The World Bank has approved a $30 million credit to help Nepal accelerate its financial sector reform programme to reduce vulnerability of the banking sector and increase its transparency.
The government’s medium-term programme for the financial sector focuses on reforms designed to place the financial sector on a sound foundation for the future. The Financial Sector Stability Credit will support six main policy areas including formulation of a financial sector development strategy; restructuring of Nepal Bank Ltd (NBL) and Rastriya Banijya Bank (RBB); assessment of the condition of Class A, B and C financial institutions and potential restructuring; strengthening institutional arrangements to support the bank restructuring process; strengthening the legal and regulatory framework for effective bank resolution; and increasing the transparency of the financial system.

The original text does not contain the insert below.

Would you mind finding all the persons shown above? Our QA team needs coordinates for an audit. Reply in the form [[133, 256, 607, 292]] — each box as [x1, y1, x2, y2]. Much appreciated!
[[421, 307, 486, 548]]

“The proposed credit recognises the important progress made so far by the Nepali authorities to tackle financial sector vulnerability and supports the acceleration of a medium term reform strategy which commenced implementation in 2011,” said Johannes Zutt, World Bank Country Director for Nepal and Bangladesh.
“The preparation of a comprehensive financial sector development strategy would help the authorities look beyond the short-term need to stabilize the financial sector,” said Guillemette Jaffrin, World Bank Task Team Leader. “Such a strategy would also help Nepalis develop a vision for an inclusive financial sector in five to ten years and build consensus on the steps required to transform this vision into reality.”

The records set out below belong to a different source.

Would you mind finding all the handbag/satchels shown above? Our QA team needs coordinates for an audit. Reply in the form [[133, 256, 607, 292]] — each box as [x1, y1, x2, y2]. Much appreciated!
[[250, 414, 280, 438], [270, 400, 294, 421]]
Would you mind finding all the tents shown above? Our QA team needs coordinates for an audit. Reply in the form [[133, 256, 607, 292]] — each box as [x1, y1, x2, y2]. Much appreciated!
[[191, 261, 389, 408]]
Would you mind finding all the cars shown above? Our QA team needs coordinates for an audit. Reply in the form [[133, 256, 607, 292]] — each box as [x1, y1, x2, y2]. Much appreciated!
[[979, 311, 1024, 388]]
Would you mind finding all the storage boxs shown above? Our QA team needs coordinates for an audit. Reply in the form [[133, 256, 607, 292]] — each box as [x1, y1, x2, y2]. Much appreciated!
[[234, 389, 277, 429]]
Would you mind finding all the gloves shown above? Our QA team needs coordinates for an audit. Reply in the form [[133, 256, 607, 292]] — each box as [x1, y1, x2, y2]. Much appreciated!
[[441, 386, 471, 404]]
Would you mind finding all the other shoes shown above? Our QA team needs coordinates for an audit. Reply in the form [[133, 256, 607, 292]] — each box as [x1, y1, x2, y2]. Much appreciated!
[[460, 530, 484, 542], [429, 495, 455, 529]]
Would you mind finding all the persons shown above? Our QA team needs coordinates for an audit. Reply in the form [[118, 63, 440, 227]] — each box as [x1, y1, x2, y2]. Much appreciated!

This Development Policy Credit has been prepared in close collaboration with the International Monetary Fund (IMF) and the United Kingdom Department for International Development, which has recently approved a long term technical assistance package to support financial sector reforms in Nepal. The credit also builds on the lessons from two previous World Bank financed projects – the Financial Sector Technical Assistance Project, approved in 2002, and the Financial Sector Restructuring Project, approved in 2004.
The credit carries a 0.75 per cent service charge, a 10 year grace period and a maturity of 40 years.